# EXERCISE INSTRUCTIONS:
What lines in the records below include the word "States"? Return each one.

INPUT MATERIAL START

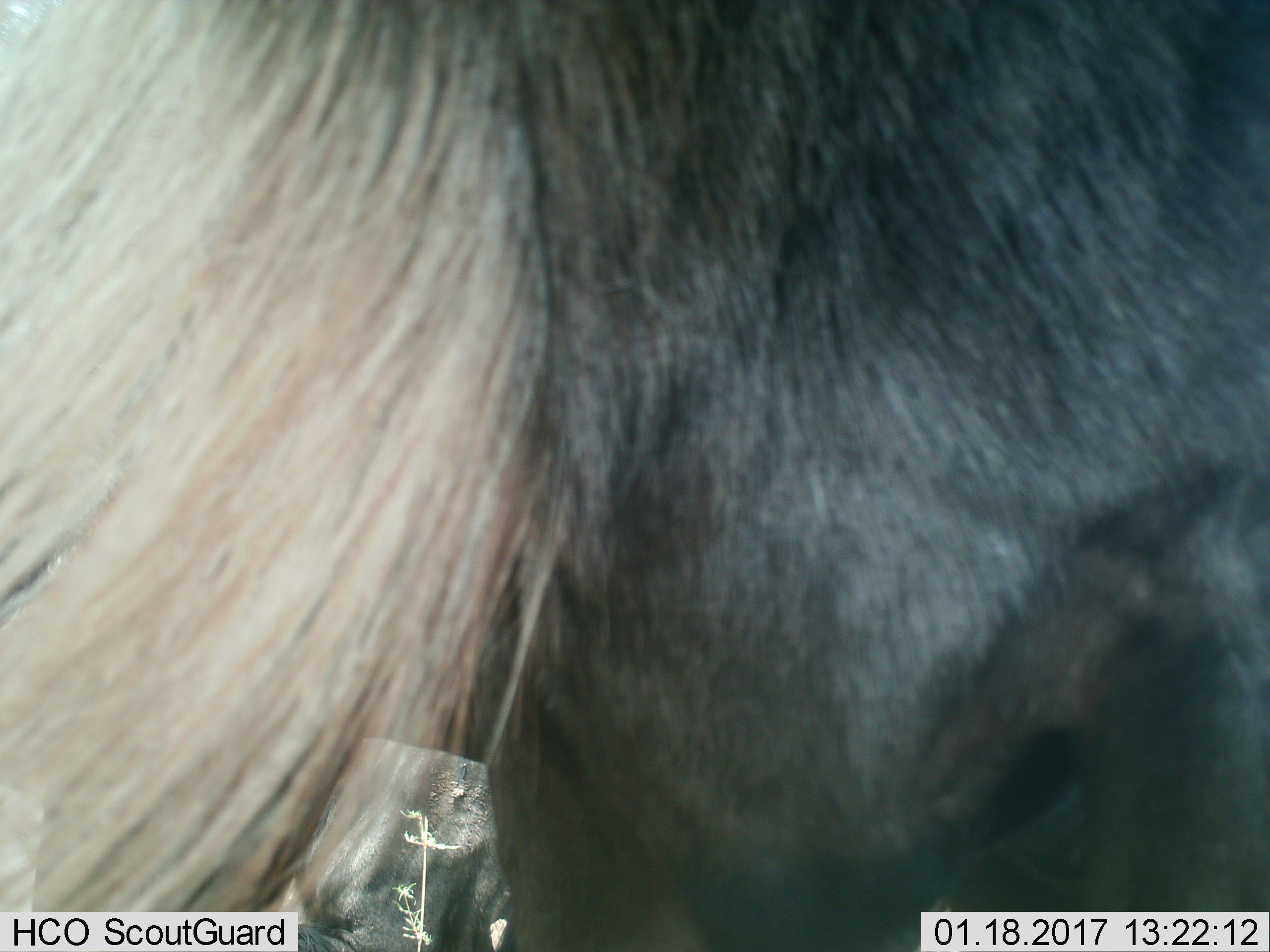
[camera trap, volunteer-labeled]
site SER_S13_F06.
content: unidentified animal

INPUT MATERIAL END
INPUT MATERIAL START

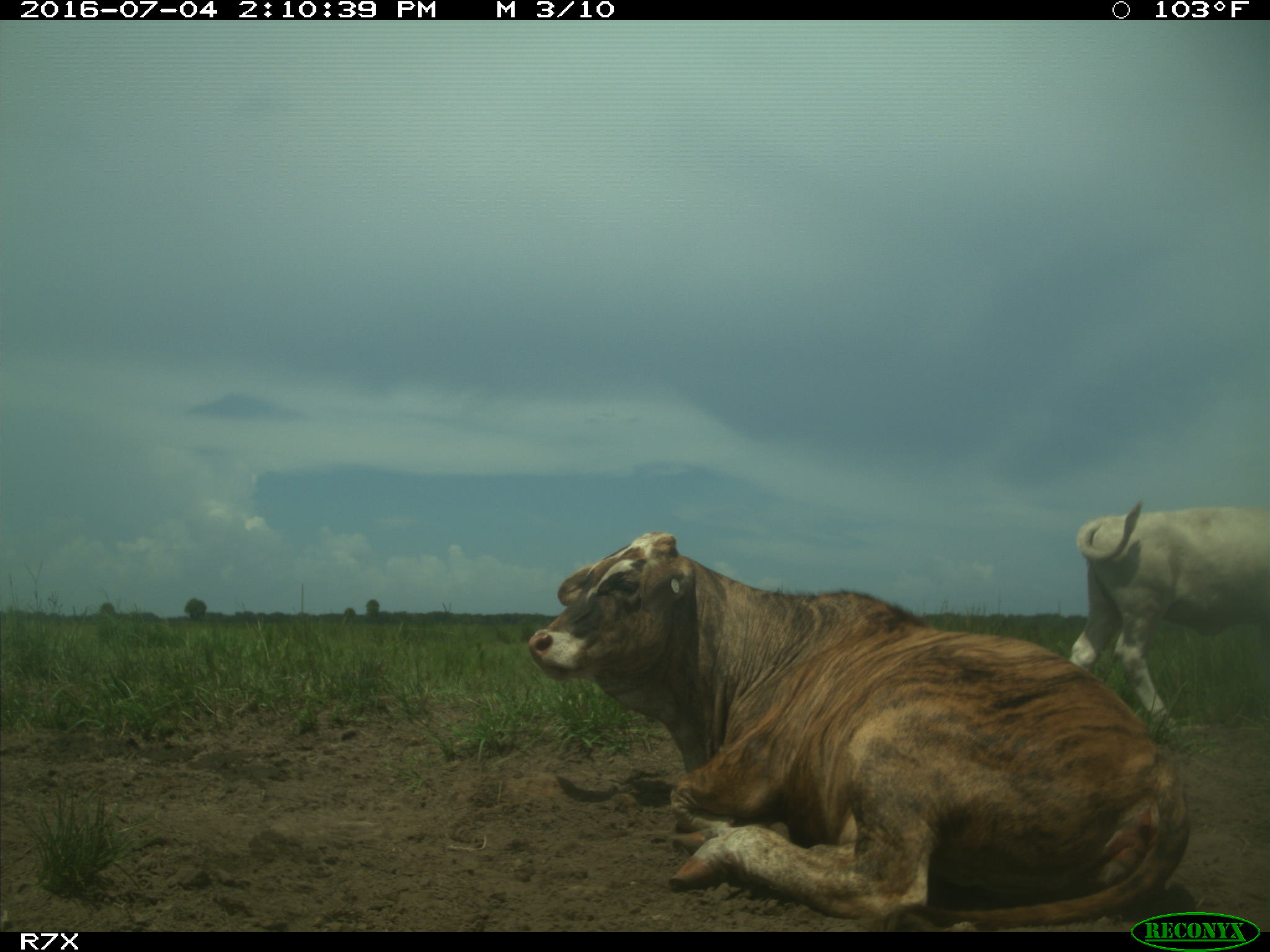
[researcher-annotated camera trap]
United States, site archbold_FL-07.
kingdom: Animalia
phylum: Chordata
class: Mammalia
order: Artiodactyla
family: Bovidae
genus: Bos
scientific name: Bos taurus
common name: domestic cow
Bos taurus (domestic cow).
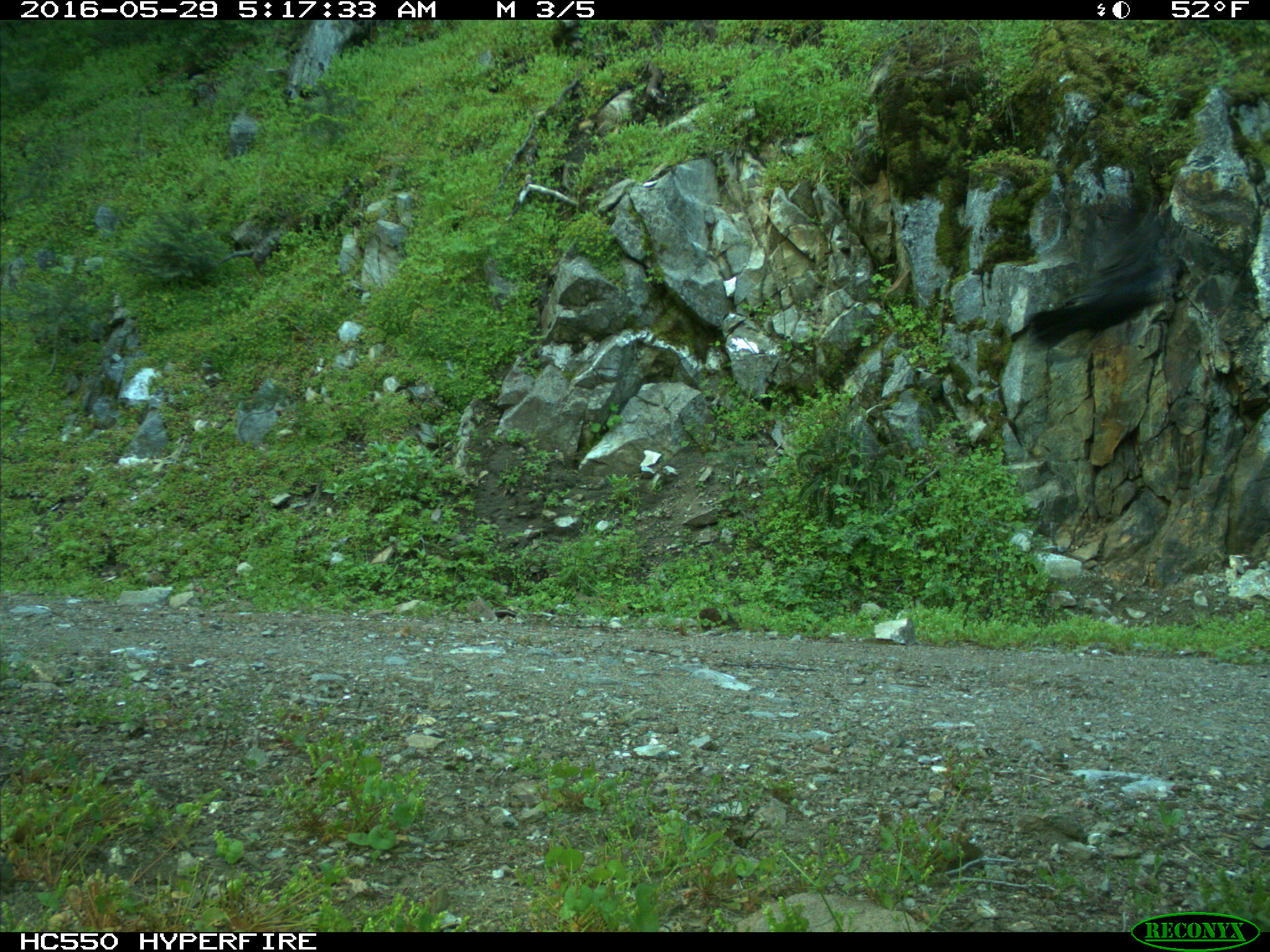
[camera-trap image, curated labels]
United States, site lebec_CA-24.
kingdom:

INPUT MATERIAL END

# OUTPUT BELOW:
United States, site archbold_FL-07.
United States, site lebec_CA-24.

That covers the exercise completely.